§ **WHAT IS NEEDED**: Lay out the items from the line with "What is the physical" through the last line of the items as a Markdown table with the columns Row and Line, numbering each line and skipping blank lines.

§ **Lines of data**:
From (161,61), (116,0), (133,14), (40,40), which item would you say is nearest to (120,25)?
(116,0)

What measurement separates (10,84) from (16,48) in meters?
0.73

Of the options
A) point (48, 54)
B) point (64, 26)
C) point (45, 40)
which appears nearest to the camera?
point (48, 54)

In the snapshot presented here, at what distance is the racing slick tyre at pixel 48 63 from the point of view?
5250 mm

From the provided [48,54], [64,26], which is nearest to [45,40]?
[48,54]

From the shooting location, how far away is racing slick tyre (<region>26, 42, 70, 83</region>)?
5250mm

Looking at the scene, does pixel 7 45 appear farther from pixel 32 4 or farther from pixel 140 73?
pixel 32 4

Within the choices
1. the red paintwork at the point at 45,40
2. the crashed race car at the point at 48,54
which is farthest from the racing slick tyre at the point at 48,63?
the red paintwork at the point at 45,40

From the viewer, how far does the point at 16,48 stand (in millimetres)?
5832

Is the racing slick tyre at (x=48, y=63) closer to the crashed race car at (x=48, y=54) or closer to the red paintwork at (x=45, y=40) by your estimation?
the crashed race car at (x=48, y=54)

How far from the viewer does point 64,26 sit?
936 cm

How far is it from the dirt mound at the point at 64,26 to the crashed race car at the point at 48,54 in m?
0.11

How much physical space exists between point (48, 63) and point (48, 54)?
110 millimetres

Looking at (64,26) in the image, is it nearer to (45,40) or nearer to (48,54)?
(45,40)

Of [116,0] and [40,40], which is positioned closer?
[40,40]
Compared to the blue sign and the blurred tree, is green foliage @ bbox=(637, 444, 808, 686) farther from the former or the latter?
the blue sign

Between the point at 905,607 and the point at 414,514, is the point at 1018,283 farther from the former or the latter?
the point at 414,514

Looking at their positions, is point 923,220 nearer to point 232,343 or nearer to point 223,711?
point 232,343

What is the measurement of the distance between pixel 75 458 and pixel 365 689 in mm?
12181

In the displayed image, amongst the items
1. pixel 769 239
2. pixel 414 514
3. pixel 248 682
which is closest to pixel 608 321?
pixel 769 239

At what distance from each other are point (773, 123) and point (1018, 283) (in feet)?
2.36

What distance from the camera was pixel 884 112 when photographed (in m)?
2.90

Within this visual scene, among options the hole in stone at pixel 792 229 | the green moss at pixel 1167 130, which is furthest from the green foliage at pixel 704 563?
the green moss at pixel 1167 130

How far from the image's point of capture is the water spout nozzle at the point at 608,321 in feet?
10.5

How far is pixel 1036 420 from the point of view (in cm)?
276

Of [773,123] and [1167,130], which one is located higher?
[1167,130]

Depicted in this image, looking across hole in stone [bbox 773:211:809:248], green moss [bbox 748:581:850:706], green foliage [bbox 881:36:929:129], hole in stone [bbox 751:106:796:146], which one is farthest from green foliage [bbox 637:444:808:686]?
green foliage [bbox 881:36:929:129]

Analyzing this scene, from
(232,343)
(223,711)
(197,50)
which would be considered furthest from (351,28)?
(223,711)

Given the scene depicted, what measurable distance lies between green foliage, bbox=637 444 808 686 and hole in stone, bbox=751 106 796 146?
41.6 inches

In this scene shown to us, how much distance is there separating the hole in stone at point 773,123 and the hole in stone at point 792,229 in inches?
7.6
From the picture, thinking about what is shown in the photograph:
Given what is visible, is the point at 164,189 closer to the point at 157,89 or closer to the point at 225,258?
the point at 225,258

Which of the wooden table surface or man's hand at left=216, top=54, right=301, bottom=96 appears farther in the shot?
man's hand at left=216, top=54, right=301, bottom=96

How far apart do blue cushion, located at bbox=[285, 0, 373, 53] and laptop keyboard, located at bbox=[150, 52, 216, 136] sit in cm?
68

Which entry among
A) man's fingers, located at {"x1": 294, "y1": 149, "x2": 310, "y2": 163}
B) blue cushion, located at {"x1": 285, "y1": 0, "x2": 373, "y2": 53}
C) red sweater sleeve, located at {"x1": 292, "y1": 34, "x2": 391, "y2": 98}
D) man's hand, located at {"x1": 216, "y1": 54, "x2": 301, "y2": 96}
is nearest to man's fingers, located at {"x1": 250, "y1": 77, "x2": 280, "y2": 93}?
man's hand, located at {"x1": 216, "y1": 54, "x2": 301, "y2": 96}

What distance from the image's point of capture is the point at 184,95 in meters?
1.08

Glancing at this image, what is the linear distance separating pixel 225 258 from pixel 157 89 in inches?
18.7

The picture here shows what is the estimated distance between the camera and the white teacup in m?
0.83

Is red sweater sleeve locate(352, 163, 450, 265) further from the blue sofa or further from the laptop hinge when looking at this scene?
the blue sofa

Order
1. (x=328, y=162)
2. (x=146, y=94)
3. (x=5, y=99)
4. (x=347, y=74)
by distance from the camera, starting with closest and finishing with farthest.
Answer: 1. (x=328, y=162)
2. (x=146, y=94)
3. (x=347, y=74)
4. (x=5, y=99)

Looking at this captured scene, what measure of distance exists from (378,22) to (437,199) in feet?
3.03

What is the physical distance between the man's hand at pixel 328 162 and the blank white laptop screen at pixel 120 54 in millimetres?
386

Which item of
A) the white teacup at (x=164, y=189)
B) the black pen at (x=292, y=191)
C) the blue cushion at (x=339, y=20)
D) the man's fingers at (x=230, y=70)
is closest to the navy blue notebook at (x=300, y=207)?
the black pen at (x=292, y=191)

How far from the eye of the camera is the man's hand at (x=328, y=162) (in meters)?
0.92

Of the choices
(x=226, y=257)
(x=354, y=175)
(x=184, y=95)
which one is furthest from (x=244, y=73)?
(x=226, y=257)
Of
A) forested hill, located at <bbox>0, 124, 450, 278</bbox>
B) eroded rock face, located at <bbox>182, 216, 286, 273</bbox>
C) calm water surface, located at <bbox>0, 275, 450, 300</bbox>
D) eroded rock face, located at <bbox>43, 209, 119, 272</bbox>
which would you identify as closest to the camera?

§ **ANSWER TO THIS TASK**:
| Row | Line |
|---|---|
| 1 | What is the physical distance between the man's hand at pixel 328 162 and the blank white laptop screen at pixel 120 54 in millimetres? |
| 2 | 386 |
| 3 | Which item of |
| 4 | A) the white teacup at (x=164, y=189) |
| 5 | B) the black pen at (x=292, y=191) |
| 6 | C) the blue cushion at (x=339, y=20) |
| 7 | D) the man's fingers at (x=230, y=70) |
| 8 | is closest to the navy blue notebook at (x=300, y=207)? |
| 9 | the black pen at (x=292, y=191) |
| 10 | How far from the eye of the camera is the man's hand at (x=328, y=162) (in meters)? |
| 11 | 0.92 |
| 12 | Of the choices |
| 13 | (x=226, y=257) |
| 14 | (x=354, y=175) |
| 15 | (x=184, y=95) |
| 16 | which one is furthest from (x=244, y=73)? |
| 17 | (x=226, y=257) |
| 18 | Of |
| 19 | A) forested hill, located at <bbox>0, 124, 450, 278</bbox> |
| 20 | B) eroded rock face, located at <bbox>182, 216, 286, 273</bbox> |
| 21 | C) calm water surface, located at <bbox>0, 275, 450, 300</bbox> |
| 22 | D) eroded rock face, located at <bbox>43, 209, 119, 272</bbox> |
| 23 | which would you identify as closest to the camera? |